The Realities of Mortgage Outsourcing beyond 2006 -- October 11, 2006 (Also appearing in the MBA NewsLink)
Once portrayed solely for its economic savings, the use of outsourcing within the mortgage industry has matured to recognize the use of captive facilities, competency compartmentalization, and a ubiquitous need for improved sourcing and delivery efficiencies.
From the lessons learned over the last ten years, several generic axioms are now accepted:
- 50% to 65% of the costs of the back-office and sourcing functions for mortgage processing (non-servicing) are directly attributable to labor.
- 15% to 30% can be claimed to be costs associated with varying regulations, compliance needs, or costs of doing business in a given locale.
- 10% to 20% of the origination costs for sourcing is as a result of technologies, on-going improvements, or general infrastructure maintenance.
- Four to seven percent of the total budgeted yearly cost of business unit or “transaction costs” need to be allocated to the administration of an outsourcing contract and not the one to three percent typically touted by outsourcing firms.
Additionally, the size of the transactions executed with outsourcers has dramatically shrunk as companies seek “best-in-class” solutions that can be combined together for greater efficiencies and reduced cycle times. Forward thinking organizations are recognizing the need for cooperation with vendors and the use of strategic or transformation outsourcing to achieve sustainable gains with less retribution.
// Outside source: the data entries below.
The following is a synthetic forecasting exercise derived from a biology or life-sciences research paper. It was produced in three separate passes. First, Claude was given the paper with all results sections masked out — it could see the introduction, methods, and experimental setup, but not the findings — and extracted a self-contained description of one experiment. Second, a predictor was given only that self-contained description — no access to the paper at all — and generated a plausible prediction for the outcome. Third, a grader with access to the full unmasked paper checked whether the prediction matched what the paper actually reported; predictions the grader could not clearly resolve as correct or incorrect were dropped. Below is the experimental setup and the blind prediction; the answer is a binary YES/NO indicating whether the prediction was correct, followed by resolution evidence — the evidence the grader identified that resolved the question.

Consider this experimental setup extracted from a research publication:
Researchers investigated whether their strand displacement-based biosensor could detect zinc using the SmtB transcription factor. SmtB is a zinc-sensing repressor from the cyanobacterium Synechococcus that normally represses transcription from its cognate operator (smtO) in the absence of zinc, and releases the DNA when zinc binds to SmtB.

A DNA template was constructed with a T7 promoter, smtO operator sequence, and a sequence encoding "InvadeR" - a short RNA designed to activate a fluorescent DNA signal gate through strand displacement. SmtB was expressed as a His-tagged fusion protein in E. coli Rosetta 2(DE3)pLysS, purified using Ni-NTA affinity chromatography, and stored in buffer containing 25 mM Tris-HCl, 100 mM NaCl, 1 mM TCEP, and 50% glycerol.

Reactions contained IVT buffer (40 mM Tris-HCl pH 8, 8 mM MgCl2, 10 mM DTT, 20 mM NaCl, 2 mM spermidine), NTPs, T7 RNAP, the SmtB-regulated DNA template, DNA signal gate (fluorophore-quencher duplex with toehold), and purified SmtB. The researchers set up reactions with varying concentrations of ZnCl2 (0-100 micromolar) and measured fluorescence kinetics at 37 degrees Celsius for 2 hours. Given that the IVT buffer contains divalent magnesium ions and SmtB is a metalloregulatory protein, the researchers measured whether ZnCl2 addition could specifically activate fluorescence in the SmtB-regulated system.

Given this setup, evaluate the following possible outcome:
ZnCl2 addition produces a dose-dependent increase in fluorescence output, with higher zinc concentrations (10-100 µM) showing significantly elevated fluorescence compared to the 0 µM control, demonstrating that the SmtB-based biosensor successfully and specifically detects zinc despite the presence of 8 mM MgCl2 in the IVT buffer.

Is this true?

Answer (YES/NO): NO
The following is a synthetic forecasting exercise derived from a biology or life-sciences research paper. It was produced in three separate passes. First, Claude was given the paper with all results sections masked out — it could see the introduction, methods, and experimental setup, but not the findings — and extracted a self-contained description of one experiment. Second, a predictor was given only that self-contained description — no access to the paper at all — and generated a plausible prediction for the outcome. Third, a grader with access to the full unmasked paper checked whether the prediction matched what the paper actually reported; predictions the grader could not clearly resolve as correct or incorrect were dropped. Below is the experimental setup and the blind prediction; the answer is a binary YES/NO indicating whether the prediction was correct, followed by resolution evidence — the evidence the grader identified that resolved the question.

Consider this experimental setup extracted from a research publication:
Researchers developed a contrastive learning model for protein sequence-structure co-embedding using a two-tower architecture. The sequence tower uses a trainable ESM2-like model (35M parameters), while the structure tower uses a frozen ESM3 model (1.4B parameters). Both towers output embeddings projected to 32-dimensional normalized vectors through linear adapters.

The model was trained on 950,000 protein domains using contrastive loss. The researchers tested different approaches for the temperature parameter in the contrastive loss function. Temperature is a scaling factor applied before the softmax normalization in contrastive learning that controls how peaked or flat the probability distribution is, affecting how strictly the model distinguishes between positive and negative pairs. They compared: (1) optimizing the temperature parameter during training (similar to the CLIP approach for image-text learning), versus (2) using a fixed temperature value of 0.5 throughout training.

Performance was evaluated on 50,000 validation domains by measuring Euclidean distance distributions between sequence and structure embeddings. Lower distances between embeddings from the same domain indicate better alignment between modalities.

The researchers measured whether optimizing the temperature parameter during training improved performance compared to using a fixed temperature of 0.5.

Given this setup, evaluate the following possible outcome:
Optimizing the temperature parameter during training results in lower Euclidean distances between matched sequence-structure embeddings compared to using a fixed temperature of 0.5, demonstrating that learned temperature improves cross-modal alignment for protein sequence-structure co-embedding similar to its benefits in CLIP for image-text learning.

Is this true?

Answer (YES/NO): NO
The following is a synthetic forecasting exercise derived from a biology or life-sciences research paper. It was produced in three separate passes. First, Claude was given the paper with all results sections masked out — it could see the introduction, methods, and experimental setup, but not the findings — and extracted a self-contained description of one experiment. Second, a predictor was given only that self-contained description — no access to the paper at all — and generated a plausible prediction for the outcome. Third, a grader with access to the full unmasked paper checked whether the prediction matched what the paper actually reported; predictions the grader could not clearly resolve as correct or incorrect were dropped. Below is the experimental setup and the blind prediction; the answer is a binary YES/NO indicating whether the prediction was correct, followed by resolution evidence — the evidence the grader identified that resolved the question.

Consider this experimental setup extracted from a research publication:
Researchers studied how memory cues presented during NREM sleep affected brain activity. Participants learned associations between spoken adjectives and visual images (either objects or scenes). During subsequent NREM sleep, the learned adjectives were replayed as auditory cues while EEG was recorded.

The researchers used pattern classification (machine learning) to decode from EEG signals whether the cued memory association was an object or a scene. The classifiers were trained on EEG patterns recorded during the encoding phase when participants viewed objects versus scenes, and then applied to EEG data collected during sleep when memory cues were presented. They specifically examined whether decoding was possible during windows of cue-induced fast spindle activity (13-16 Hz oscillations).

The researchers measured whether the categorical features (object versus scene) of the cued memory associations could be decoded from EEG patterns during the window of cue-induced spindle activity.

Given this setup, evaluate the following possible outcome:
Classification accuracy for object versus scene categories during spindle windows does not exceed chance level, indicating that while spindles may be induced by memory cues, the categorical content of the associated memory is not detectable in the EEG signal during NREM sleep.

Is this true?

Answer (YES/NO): NO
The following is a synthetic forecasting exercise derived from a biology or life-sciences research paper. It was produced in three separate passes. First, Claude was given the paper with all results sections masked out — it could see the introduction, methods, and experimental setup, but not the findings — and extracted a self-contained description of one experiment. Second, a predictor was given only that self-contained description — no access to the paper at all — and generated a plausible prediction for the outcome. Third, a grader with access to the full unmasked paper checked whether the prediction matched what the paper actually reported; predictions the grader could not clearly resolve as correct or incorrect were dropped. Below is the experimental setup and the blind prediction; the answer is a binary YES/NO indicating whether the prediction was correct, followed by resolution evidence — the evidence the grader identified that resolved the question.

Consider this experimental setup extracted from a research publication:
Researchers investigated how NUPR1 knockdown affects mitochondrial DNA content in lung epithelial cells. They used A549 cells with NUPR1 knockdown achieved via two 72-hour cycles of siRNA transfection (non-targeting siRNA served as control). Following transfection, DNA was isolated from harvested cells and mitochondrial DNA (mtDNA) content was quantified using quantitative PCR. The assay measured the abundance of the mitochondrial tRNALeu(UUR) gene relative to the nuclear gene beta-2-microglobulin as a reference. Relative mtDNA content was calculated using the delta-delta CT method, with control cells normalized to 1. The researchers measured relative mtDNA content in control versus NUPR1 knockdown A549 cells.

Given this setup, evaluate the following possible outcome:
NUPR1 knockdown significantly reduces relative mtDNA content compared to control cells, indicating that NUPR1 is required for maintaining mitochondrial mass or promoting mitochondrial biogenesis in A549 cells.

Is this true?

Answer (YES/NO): NO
This is not to say the contracts, SLA, OLA, or JPA (joint performance agreements) are less important, but these are being complemented with KPI’s (key performance indicators), continuous measurements (into the corporate dashboards and scorecards), and transparency of operation.
While some independent advisors continually advocate lower cost for vendor selection, there is a growing realization that price is no longer the determining factor for deals. Pragmatism and partnership are becoming the norm based on collaborative vendor and client responsibilities, continuous improvements, and on-going and required organizational transformations (i.e., organizations don’t stay the same so why should a contract deal?).
So as the mortgage industry begins a painful retrenchment, outsourcing will take on a much different role from the back office and into the boardroom with increased acceptance and visibility. Remember, as I’ve said countless times in publications and my books, outsourcing is an alternative that must be fully integrated with organizational culture, strategy, disciplines, measurements, and capabilities – it is neither a panacea for success nor a formula for national decline. It is about determining the proper mix and value for your organization regardless of what you think the “other guy” is doing...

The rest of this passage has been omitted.